C’est dans cette perspective que l’USEK a monté des ateliers, menés par des diplômés, qui s’adressaient aux étudiants, professeurs et personnels de l’université. L’atelier de thérapie par le théâtre se distingue par son aspect confidentiel, la confiance entre les participants et la collaboration entre les meneurs de l’atelier et un psychologue. Accueillant 10 participants au maximum, il s’étale sur 12 à 15 séances, chacune étant divisée en 5 étapes. Tout d’abord, l’échauffement ludique permet de faire connaissance et d’établir la confiance. Ensuite, avec la mise en lumière des problèmes et traumas à travers le jeu, les participants « se rendent compte qu’ils ne sont pas les seuls à souffrir. Cette communication du début devient une communion entre les personnes. D’une personne souffrante, le participant commence à devenir une personne qui se regarde de l’extérieur. Ce regard externe sur soi-même permet le passage à la thérapie », explique Lena Saadé Gebrane. Lors de l’étape suivante, des jeux basés sur les arts thérapeutiques « permettent l’exploration du soi intérieur du participant », et « l’extériorisation des traumas refoulés », ajoute-t-elle. Ensuite, pendant la phase d’expression, chacun réfléchit à sa production et la commente. « C’est là que le passage à la pensée se produit. Le participant commence à se comprendre », assure la directrice du master. La dernière étape consiste en un exercice ludique qui sort le participant de la thérapie et clôture la séance.

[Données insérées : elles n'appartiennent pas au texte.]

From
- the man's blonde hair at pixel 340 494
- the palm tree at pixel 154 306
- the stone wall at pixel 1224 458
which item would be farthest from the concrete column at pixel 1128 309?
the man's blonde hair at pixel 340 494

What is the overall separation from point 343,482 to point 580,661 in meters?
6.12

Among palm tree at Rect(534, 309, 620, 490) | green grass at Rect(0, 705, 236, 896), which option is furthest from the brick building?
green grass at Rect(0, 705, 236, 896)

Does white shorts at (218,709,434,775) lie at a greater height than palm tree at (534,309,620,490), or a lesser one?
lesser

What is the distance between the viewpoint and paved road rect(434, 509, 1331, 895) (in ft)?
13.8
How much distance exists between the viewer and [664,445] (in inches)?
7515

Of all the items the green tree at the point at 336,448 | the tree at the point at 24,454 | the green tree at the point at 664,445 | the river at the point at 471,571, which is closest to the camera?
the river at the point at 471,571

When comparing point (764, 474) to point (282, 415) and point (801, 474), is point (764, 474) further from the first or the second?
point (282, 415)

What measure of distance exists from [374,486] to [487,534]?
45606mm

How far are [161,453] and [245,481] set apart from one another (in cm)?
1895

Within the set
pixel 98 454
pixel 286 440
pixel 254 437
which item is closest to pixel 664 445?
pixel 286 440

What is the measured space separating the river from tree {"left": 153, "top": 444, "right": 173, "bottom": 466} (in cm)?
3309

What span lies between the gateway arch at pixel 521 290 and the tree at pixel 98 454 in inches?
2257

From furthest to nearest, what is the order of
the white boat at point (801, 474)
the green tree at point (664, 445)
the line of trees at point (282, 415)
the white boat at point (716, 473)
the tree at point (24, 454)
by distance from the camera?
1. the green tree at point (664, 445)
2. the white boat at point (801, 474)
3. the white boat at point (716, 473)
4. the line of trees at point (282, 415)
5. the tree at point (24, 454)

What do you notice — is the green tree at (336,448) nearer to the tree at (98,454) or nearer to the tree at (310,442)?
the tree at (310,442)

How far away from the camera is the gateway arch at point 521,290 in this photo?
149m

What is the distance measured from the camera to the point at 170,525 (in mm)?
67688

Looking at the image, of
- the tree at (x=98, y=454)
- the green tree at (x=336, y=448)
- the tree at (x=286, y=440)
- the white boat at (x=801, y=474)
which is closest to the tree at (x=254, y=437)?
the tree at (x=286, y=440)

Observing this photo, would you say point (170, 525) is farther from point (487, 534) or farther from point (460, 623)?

Ces ateliers de thérapie par le théâtre seront ouverts au grand public dès le semestre prochain. « Nous avons vu qu’il y a une grande demande. Elle est exprimée par des gens qui ne paraissent pas ou qui ne sont pas extrêmement souffrants mais qui sont traumatisés par des incidents qui nous affectent au quotidien », confie encore Lena Saadé Gebrane.